From left, Spc. James Spoerl of Avon Lake, human resources specialist, 1st Theater Sustainment Command; Command Sgt. Maj. Michael Perry, 1st Theater Sustainment Command’s senior enlisted adviser; and Staff Sgt, Nahjier Williams, public affairs noncommissioned officer, 1st TSC, during the best warrior competition at Fort Knox, Kentucky, on March 31. The best warrior competition challenges soldiers of all ranks to display their knowledge of competencies through a series of physical and mental challenges.


Weeks of training for the Fort Knox Best Warrior Competition paid off as Avon Lake native Spc. James Spoerl, human resources specialist, S-1, 1st Theater Sustainment Command Soldier, was awarded Fort Knox’s Soldier of the Year and Best Warrior.

Sproerl was presented a Spartan Helmet and the title of Fort Knox Soldier of the Year and Best Warrior in a ceremony at Fort Knox, Kentucky, April 1.

During the weeklong competition, the competitors’ Army knowledge and physical readiness were tested in various areas of warrior tasks and battle drills.

“The experience training up for the competition was great,” Sproerl said. “I was put outside of my comfort zone on several occasions, but the most important part for me was staying motivated and focused on the goal, which was winning.”

The events consisted of a physical fitness assessment, the combat water survival test, M4 and M9 weapons qualification, a grenade assault course, a stress shoot, the confidence course, a 12-mile ruck march, medical aid, weapons assembly and disassembly, patrol lanes with multiple sub-tasks, and a field board for the finale.

At the completion of the competition, four UH-60 Black Hawk helicopters transported all of the competitors to a parade field for the award ceremony.

“Coming out on top was huge for me,” Sproel said. “I wanted this bad, and ending my enlisted career like this was a huge accomplishment for me.”

Before the competition began, Spoerl learned that he was accepted to attend the U.S. Military Academy Preparatory School. “It means a lot to me to be accepted into such a prestigious school,” he said.

> [Information provided]:

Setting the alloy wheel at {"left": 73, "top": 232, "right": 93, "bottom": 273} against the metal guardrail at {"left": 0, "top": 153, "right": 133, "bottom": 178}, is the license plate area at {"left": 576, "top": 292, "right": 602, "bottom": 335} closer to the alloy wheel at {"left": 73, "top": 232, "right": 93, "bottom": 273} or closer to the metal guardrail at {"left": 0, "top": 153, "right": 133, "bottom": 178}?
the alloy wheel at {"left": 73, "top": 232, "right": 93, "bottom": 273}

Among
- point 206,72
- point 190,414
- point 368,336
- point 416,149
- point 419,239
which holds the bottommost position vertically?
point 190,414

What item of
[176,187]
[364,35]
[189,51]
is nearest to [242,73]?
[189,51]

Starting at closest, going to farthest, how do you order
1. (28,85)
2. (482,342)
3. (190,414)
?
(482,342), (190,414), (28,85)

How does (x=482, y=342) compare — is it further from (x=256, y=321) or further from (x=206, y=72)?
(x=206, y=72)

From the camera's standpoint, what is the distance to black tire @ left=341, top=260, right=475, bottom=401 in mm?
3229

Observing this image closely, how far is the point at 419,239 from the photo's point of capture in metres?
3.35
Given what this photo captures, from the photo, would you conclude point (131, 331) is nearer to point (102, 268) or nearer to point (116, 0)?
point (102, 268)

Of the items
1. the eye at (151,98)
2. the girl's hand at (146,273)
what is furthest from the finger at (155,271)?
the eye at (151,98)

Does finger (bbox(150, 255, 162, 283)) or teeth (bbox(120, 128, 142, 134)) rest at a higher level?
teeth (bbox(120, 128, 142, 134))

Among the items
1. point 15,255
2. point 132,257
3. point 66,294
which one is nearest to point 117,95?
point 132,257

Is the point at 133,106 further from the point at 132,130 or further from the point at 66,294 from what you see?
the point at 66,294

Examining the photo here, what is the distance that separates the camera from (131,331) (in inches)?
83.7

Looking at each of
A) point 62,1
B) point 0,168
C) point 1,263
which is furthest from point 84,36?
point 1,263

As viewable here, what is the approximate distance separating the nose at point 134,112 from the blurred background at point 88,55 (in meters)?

> [Work request A]: Please rewrite the stretch of the Best Warrior Competition article from "During the weeklong" through "the award ceremony.", substituting "Chinook" for "Black Hawk".
> [Work request B]: Pick up the Best Warrior Competition article after its final sentence and carry it on.

> [Answer area A]:
During the weeklong competition, the competitors’ Army knowledge and physical readiness were tested in various areas of warrior tasks and battle drills.

“The experience training up for the competition was great,” Sproerl said. “I was put outside of my comfort zone on several occasions, but the most important part for me was staying motivated and focused on the goal, which was winning.”

The events consisted of a physical fitness assessment, the combat water survival test, M4 and M9 weapons qualification, a grenade assault course, a stress shoot, the confidence course, a 12-mile ruck march, medical aid, weapons assembly and disassembly, patrol lanes with multiple sub-tasks, and a field board for the finale.

At the completion of the competition, four UH-60 Chinook helicopters transported all of the competitors to a parade field for the award ceremony.

> [Answer area B]:
The 10-month preparatory school on Fort Monmouth, New Jersey, offers fully paid tuition, current rank’s pay, meals, and room and board, while preparing students to attend the United States Military Academy at West Point, New York.

“A lot of people don’t know about the program. I definitely didn’t, but my section officer in charge helped me and guided me through the process,” Spoerl said.

The school accepts approximately 230-250 cadet candidates into the prep program every year, which results in a 75-80% acceptance rate to the military academy.

Aside from meeting the strict age limit, which requires applicants not be older than 22 on July 1 of their starting year at USMAPS, the application process required letters of recommendation, passing a six-event candidate fitness assessment and a physical examination that is submitted to the Department of Defense Medical Evaluation Review Board.

The program, which has been around since 1946, prepares candidates for what the academy expects of them.

“It’s the best preparation that you could get before going to a military academy,” Spoerl said. “I actually have first-hand military experience that would prep me ahead of cadets coming straight out of high school.”

“Being able to graduate from West Point would be a huge accomplishment for me and my family. It would be something that I would be proud of for the rest of my life,” the future cadet said. “It would change my life.”